Giving fat the frown? Not so fast.

Obsessing about fat grams and eating fat-free goodies — while remaining unable to shed pounds, or even gaining weight — is a widespread phenomenon. An irrational fear of fat has become part of our culture. Don’t buy the deception.

Many people do eat an unhealthy amount of fat and calories, but fat isn’t the source of all evil — and fat-free foods certainly won’t melt away your excess pounds. You need some fat in your diet to feel satisfied, produce essential hormones, and build your body’s insulation, cushioning, and energy reserves.

  • Don’t go too low. Consistently skimping on fat may leave you hungry all the time — in which case you’re likely to compensate by consuming extra calories through carbs and protein. The American Heart Association recommends limiting your total daily fat intake to between 25 and 35 percent of your total calories.

  • Choose wisely. Most of the fat you take in should be from monounsaturated sources (canola oil, olive oil) or polyunsaturated sources (corn oil, safflower oil). Limit saturated fats (found in animal products), and avoid all trans fats, such as hydrogenated or partially hydrogenated oils (often found in processed and fried foods).

  • Say goodbye to guilt. If you’re eating plenty of fruits, vegetables, whole grains, and lean proteins, including a sensible amount of fat in your diet is not only acceptable — it can be beneficial. So don’t waste your energy worrying about it.

§ TASK SET
1) For each statement, say whether the dietary fat text agrees (yes or no) and quote the words that decide it: (a) The American Heart Association recommends keeping total daily fat intake between 25 and 35 percent of total calories. (b) Saturated fats should be avoided entirely. (c) Canola oil is listed as a polyunsaturated source.
2) Return the passage of the dietary fat text that begins at the words "Giving fat the" and stops after "and energy reserves.", copied word for word.
The items after this point are separate material, unrelated to the dietary fat text.

§ DATA EXTRACT
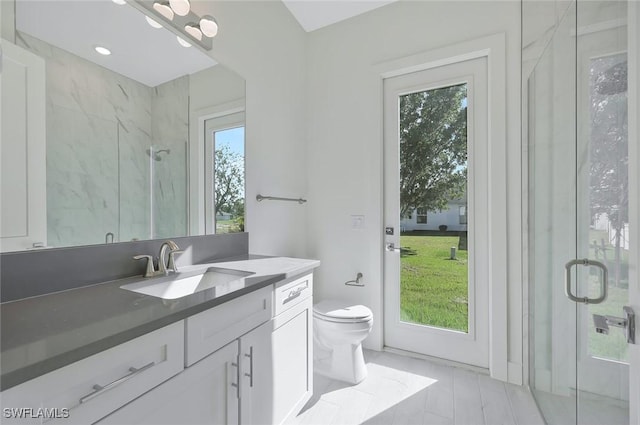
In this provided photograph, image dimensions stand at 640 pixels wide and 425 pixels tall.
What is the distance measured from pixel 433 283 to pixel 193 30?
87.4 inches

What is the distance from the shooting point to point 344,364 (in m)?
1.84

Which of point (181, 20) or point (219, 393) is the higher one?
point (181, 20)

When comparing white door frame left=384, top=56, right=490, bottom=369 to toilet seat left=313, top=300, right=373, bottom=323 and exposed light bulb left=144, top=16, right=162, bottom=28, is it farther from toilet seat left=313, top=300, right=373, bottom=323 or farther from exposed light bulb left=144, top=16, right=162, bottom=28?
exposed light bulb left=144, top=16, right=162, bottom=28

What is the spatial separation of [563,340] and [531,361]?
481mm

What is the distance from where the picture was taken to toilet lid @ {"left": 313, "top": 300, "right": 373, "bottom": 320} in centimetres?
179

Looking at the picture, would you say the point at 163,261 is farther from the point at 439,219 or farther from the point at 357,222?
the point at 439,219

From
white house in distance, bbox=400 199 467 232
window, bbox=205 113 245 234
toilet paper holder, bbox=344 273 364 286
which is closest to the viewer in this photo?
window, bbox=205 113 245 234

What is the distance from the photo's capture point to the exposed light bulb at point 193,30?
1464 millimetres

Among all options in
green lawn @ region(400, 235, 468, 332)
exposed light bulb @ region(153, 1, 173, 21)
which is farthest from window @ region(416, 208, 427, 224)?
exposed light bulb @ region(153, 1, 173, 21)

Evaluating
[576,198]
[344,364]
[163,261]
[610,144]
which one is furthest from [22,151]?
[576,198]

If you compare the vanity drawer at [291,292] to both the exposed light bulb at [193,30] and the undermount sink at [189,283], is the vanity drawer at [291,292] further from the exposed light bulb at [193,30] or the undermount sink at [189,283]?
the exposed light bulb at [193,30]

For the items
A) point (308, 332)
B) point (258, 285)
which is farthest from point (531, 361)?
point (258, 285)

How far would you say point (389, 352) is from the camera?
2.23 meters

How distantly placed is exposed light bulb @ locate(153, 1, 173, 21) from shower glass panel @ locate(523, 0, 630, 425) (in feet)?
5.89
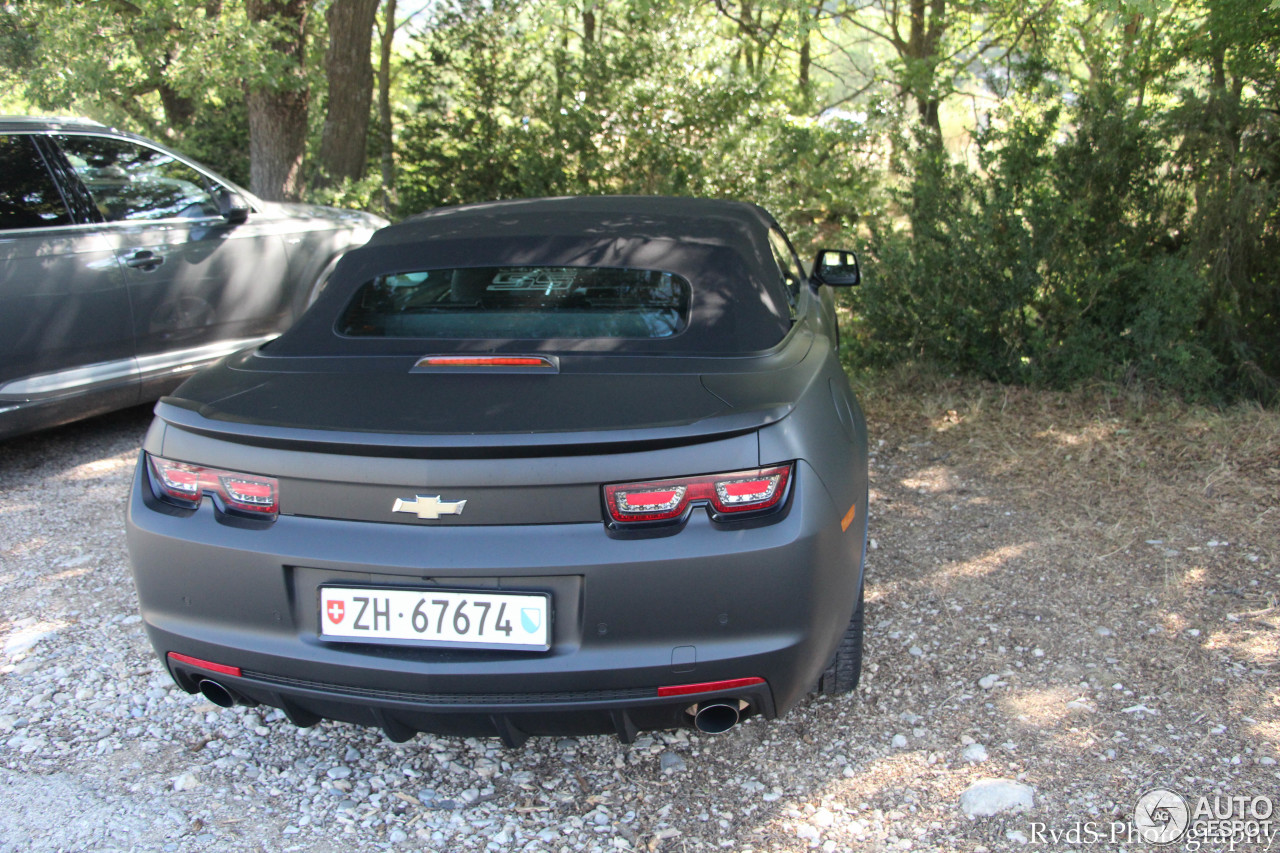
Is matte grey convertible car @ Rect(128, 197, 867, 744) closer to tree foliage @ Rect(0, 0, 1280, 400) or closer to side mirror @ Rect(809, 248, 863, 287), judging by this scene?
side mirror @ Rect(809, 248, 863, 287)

§ RESULTS FOR EACH TASK
1)
(a) Yes: "The American Heart Association recommends limiting your total daily fat intake to between 25 and 35 percent of your total calories."
(b) No: "Limit saturated fats (found in animal products), and avoid all trans fats"
(c) No: "monounsaturated sources (canola oil, olive oil)"

2)
Giving fat the frown? Not so fast.

Obsessing about fat grams and eating fat-free goodies — while remaining unable to shed pounds, or even gaining weight — is a widespread phenomenon. An irrational fear of fat has become part of our culture. Don’t buy the deception.

Many people do eat an unhealthy amount of fat and calories, but fat isn’t the source of all evil — and fat-free foods certainly won’t melt away your excess pounds. You need some fat in your diet to feel satisfied, produce essential hormones, and build your body’s insulation, cushioning, and energy reserves.